J.-M. L. : Je pense que l’écrivain est un raconteur d’histoires, un metteur en scène des rapports et des connaissances que l’on peut avoir. Il peut avoir un rôle de conseil peut-être, ou pas nécessairement de conseil, ça serait plutôt les experts, mais un rôle de metteur en scène. J’ai été sollicité par des institutions, y compris par le ministère de la Défense, pour imaginer quels pourraient être les conflits à venir suite au changement climatique, aux migrations, etc.

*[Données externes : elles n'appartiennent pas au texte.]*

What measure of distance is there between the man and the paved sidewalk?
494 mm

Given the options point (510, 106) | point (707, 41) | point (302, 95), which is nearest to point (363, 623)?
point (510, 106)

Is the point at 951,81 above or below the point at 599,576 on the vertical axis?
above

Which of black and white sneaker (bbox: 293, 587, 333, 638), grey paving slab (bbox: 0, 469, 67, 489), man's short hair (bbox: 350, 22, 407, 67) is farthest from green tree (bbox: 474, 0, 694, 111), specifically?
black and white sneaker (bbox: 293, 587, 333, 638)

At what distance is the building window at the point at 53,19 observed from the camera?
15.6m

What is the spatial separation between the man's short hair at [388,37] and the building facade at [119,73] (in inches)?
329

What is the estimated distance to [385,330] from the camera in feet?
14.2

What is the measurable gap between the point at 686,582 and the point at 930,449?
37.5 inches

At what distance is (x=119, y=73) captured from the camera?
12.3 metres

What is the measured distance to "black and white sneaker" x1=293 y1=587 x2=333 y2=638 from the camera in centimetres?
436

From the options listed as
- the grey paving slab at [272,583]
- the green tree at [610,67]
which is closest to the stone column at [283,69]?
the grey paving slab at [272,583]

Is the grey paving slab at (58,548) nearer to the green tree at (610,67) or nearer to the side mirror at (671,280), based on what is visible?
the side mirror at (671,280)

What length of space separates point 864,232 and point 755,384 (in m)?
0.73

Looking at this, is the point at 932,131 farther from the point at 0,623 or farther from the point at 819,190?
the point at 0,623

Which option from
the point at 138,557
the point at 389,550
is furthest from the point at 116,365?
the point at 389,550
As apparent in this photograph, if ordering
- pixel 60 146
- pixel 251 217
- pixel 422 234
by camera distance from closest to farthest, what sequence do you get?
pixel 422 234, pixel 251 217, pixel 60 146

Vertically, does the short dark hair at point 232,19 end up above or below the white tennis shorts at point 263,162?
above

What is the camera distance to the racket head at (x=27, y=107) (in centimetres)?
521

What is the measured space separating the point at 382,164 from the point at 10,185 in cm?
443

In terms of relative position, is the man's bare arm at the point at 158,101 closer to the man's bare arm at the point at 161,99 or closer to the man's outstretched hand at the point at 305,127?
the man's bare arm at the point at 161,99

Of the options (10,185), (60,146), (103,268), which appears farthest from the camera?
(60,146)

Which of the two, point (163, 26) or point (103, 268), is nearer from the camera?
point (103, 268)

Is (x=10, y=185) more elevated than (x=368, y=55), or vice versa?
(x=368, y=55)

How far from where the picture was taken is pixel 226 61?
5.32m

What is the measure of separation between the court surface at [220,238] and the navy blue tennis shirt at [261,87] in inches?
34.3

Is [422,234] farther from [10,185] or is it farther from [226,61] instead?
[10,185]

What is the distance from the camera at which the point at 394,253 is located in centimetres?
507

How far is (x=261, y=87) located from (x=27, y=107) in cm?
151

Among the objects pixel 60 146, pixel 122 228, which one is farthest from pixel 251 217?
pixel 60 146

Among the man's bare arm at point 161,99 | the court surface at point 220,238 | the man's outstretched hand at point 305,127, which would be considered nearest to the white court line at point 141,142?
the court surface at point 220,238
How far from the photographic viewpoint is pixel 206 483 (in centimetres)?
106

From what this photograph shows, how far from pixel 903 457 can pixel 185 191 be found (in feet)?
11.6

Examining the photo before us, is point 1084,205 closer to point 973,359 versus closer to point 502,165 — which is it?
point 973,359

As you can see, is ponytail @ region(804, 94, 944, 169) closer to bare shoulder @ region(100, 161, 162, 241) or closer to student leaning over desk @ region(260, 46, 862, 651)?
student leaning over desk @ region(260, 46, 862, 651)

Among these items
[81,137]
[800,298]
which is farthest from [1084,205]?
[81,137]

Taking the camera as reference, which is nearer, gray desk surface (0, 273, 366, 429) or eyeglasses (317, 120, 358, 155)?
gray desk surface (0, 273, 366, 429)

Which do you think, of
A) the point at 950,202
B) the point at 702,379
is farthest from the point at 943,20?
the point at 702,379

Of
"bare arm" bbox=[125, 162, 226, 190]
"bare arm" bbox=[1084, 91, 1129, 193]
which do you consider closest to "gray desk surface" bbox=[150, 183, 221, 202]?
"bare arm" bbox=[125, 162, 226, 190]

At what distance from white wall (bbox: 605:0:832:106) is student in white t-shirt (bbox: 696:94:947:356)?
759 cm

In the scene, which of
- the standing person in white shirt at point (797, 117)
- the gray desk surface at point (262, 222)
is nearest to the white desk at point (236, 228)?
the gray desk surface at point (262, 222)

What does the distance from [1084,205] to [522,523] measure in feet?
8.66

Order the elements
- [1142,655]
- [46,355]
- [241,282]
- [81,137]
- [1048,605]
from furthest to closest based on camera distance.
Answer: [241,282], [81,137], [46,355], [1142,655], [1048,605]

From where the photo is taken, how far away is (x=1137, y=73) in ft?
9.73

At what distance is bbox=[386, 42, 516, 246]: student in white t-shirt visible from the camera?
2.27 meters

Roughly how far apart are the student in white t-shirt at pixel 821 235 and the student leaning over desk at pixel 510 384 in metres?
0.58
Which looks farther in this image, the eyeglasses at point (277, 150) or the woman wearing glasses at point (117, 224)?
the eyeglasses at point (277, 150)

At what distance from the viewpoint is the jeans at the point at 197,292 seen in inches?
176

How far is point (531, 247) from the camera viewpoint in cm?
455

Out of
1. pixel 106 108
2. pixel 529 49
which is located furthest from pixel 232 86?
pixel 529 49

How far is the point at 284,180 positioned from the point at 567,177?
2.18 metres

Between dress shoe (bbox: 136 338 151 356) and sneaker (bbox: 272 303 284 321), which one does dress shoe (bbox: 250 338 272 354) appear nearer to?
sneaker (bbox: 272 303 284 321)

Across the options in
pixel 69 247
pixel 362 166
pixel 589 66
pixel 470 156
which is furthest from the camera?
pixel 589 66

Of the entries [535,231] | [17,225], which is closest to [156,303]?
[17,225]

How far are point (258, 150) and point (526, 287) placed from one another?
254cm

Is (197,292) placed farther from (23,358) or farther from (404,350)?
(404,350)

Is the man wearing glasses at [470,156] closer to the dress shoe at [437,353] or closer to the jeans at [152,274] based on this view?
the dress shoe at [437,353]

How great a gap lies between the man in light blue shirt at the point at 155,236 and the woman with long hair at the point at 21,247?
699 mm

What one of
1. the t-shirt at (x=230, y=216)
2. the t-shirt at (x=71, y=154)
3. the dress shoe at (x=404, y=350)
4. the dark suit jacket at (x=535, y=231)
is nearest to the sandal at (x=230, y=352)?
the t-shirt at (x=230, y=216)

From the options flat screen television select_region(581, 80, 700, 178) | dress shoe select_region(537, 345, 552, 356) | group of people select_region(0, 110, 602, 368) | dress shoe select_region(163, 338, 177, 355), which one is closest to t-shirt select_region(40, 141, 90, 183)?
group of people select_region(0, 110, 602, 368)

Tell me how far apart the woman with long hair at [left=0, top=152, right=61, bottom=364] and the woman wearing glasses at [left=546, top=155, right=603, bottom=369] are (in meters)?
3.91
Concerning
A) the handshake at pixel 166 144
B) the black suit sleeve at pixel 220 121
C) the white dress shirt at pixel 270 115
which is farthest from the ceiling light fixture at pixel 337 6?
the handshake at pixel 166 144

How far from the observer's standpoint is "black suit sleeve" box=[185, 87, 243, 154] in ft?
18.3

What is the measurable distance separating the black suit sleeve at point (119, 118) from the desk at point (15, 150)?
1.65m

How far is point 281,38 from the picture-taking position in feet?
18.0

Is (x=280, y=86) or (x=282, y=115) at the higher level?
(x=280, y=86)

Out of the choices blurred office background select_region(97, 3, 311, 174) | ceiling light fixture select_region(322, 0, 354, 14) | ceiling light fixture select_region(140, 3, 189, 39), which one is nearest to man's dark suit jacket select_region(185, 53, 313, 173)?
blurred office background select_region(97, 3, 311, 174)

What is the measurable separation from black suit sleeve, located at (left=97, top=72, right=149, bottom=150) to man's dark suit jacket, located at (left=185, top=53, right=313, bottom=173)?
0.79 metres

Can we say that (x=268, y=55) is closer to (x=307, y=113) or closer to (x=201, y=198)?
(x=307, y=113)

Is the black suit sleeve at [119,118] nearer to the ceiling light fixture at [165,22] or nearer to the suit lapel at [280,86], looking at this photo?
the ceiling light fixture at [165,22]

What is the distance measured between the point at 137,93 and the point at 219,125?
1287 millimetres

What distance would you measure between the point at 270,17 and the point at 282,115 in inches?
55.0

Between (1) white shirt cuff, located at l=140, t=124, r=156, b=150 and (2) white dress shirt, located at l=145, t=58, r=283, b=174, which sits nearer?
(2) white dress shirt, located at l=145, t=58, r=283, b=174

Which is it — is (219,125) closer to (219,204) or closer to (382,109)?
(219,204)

J’ai été sollicité par Eau de Paris par exemple, imaginez quelle pourrait être la distribution de l’eau à l’avenir et que faire en cas de pénuries d’eau à Paris. J’ai été sollicité par La Poste pour imaginer les moyens de transport du futur. Alors pourquoi La Poste s’intéresse aux moyens de transport du futur ? Ça reste un mystère. Des organismes sérieux, institutionnels comme ça, commencent à se dire que pour imaginer l’avenir il n’y a peut-être rien de mieux qu’un spécialiste de l’imaginaire et pas forcément des experts, des projectivistes et des futurologues qui vont juste se baser sur des statistiques présentes. Les statistiques ne restent que des courbes et des schémas, ça ne véhicule aucune image, sauf pour un écrivain qui va de cela tirer l’image, le paysage, la vision globale.

LVSL : Et si un candidat à la présidentielle vous donnait carte blanche pour l’élaboration de son programme en matière d’écologie, qu’est-ce que vous pourriez lui proposer ?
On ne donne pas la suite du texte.